The FDA approved erenumab, a calcitonin gene-related peptide blocker to prevent migraine that is received through injection, last year. The agency also approved of Ajovy and Emgality, two other drugs of the same design and purpose, by the end of the year. – by Janel Miller
A retrospective analysis to evaluate the response of the addition of erenumab to onabotulinumtoxinA for the prevention of intractable chronic migraine without aura. Submission ID: 682169
Erenumab prescription early view: Patient characteristics, treatment patterns and medication adherence in the United States. Submission ID: 678603
Ashina M. Sustained efficacy and long-term safety of erenumab in patients with episodic migraine: 4+ year results of a 5-year, open-label extension study.

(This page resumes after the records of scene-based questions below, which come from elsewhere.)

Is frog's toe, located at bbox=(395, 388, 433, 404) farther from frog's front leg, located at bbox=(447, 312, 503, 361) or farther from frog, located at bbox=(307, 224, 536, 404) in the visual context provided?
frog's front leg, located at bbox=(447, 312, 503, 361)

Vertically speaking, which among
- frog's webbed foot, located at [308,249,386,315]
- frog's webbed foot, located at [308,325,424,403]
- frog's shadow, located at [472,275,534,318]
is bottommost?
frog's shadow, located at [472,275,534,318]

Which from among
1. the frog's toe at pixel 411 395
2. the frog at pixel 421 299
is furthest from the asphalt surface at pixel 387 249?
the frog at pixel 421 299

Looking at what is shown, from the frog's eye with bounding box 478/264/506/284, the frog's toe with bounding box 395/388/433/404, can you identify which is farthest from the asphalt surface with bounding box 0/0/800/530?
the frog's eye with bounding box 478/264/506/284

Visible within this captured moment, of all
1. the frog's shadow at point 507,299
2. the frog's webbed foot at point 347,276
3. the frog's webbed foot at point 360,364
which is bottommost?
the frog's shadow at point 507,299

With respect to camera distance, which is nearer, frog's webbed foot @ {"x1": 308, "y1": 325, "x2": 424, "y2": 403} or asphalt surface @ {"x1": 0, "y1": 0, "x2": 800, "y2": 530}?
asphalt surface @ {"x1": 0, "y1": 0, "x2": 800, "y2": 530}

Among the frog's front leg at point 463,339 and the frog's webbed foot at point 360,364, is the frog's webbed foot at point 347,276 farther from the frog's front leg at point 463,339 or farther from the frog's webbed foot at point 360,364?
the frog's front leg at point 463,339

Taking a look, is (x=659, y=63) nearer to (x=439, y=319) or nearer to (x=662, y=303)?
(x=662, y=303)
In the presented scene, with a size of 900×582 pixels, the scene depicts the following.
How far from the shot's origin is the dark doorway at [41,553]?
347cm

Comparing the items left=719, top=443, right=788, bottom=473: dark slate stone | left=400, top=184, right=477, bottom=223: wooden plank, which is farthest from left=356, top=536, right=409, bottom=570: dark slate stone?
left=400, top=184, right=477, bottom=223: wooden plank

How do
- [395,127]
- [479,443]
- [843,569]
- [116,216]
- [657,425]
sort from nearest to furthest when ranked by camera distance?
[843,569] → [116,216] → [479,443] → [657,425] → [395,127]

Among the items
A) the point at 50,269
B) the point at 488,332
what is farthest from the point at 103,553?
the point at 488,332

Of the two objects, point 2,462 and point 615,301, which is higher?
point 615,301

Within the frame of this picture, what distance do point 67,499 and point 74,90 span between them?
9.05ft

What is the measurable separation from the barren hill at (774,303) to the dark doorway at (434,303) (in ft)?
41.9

Lipton R, et al. Efficacy of erenumab in chronic migraine patients with and without allodynia.
McAllister P, et al. Temporal response patterns to erenumab in patients with episodic migraine.
Naveen G. The Aimovig “wear-off”: A retrospective case series of response to 14-day dosing. Submission ID: 666255
Tepper SJ, et al. Sustained response to erenumab over time in patients with chronic migraine.
Tepper SJ, et al. Temporal response patterns to erenumab in patients with chronic migraine.
Uwe R, et al. Assessment of the efficacy of erenumab during the open-label treatment (13 to 24 weeks) of subjects with episodic migraine who failed two to four prior preventive treatments: results of the LIBERTY study.
All presented at: American Headache Society Annual Scientific Meeting; July 11-14, 2019; Philadelphia.
Disclosures: Healio Primary Care was unable to determine the authors’ relevant financial disclosures prior to publication.